Following criticism by rights groups, the Spanish government said it was due to a lack of space at immigration detention centres.
"We feel it is better that the migrants be held in a centre with the latest technology, with sanitary facilities, showers, heating, beds, sports areas than to put them in camps like in other countries," Interior Minister Juan Ignacio Zoido told radio Onda Cero.
Just under a thousand migrants, mainly Algerians, arrived on several boats in the south of Spain since Thursday, according to the interior ministry.
Half were intercepted near the coast of the southeastern region of Murcia and the "majority" of these were taken to a new jail that has yet to open in the southern town of Archidona near Malaga, local migrant rights group Malaga Acoge said.

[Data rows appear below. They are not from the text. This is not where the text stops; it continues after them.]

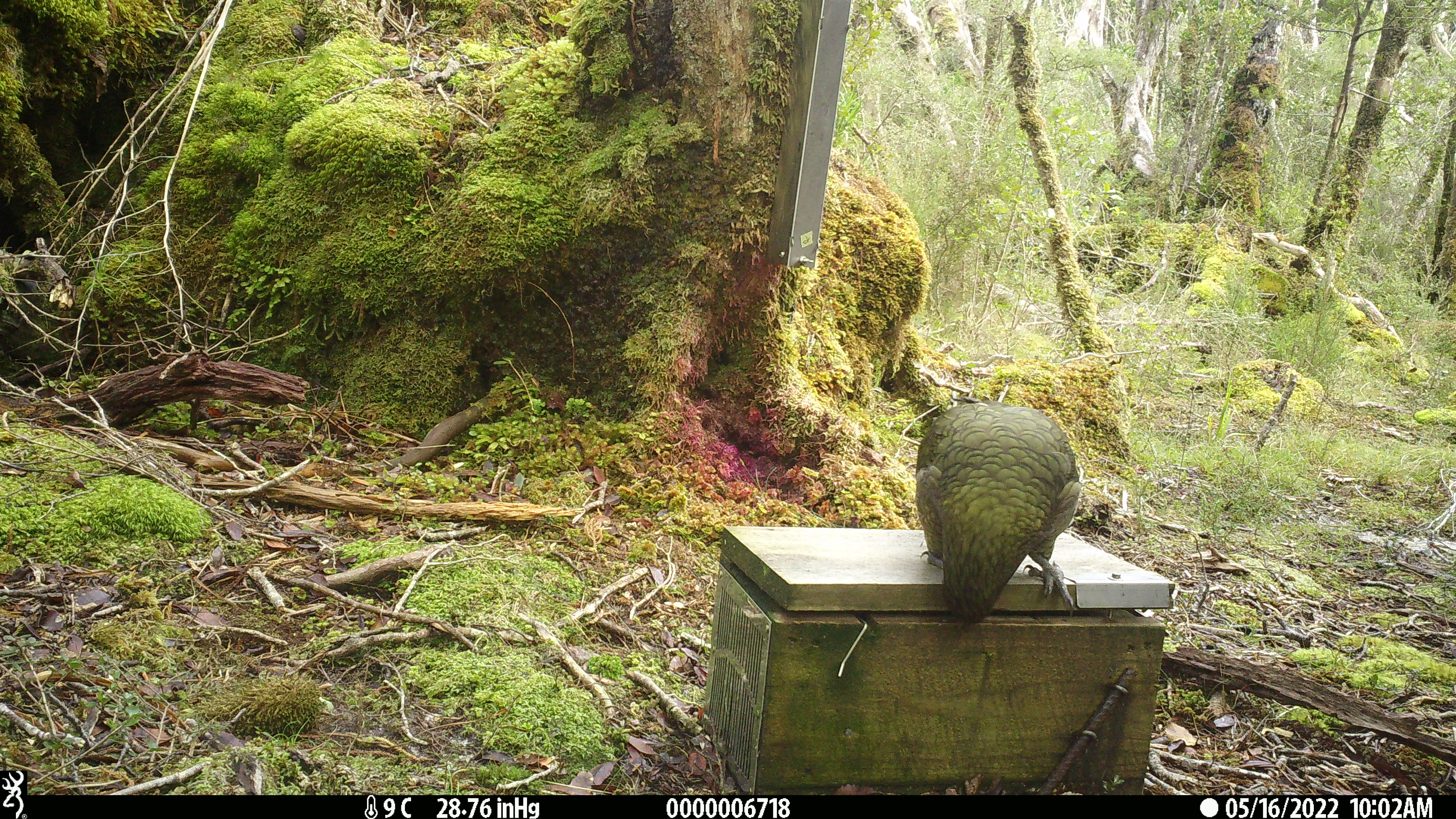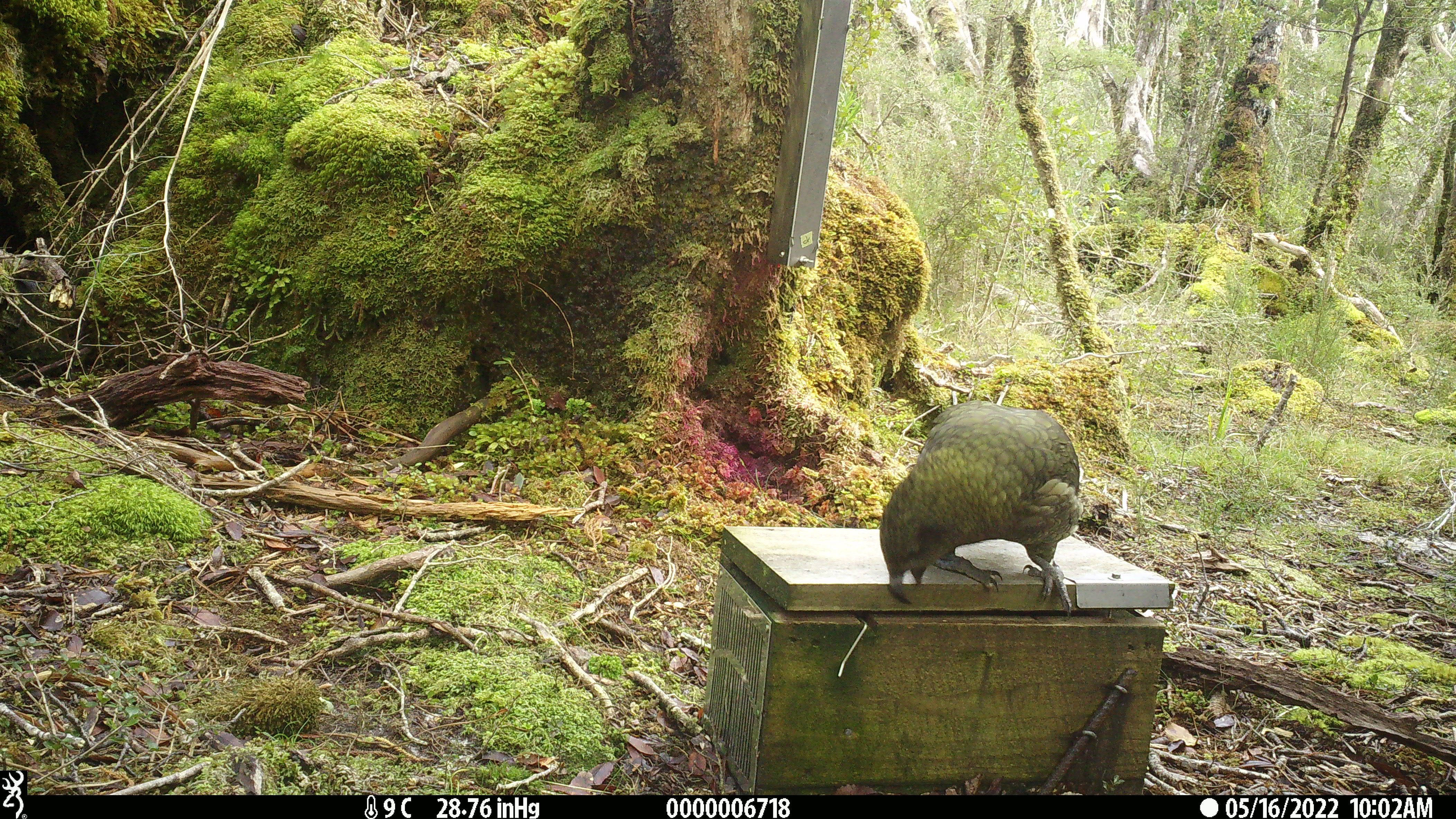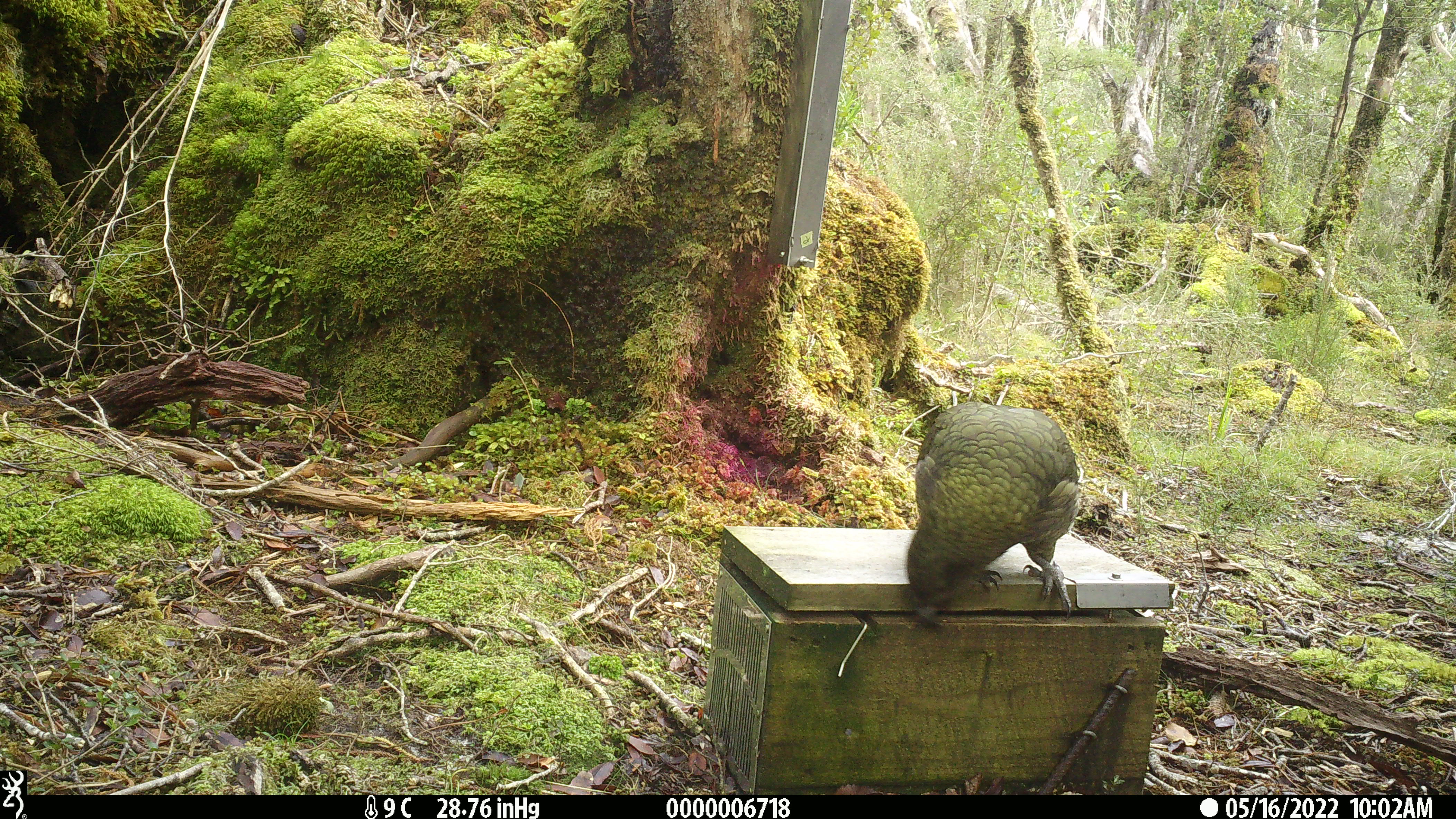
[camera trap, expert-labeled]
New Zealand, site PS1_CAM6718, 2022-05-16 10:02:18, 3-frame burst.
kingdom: Animalia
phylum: Chordata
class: Aves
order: Psittaciformes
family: Strigopidae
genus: Nestor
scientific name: Nestor notabilis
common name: kea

"We are radically against this," the head of the group, Alejandro Cortina, told AFP.
"We don't know it they will have staff authorised to detect human trafficking, or if a judge will monitor this facility" as is the case with immigration detention centres, he added.
Migrants who arrive in Spain by boat are usually initially detained in police facilities for identification and processing before being sent to an immigration detention centre while their asylum claim is processed.
The Jesuit Migration Service, which aids migrants at these centres, also criticised the decision to house migrants at the jail which is set to open its doors to prisoners next year, saying it violated "rights and constitutional guarantees" and "unfairly criminalises people".
According to the International Organization for Migration (IOM), 17,687 migrants reached Spanish shores by boat between January 1 and November 15, compared to 5,445 during the same period in 2016.
While Italy received 114,000 migrants during this period, and Greece around 25,000, Spain is becoming an increasingly popular entry point into europe for migrants seeking to avoid passing through war-ravaged Libya.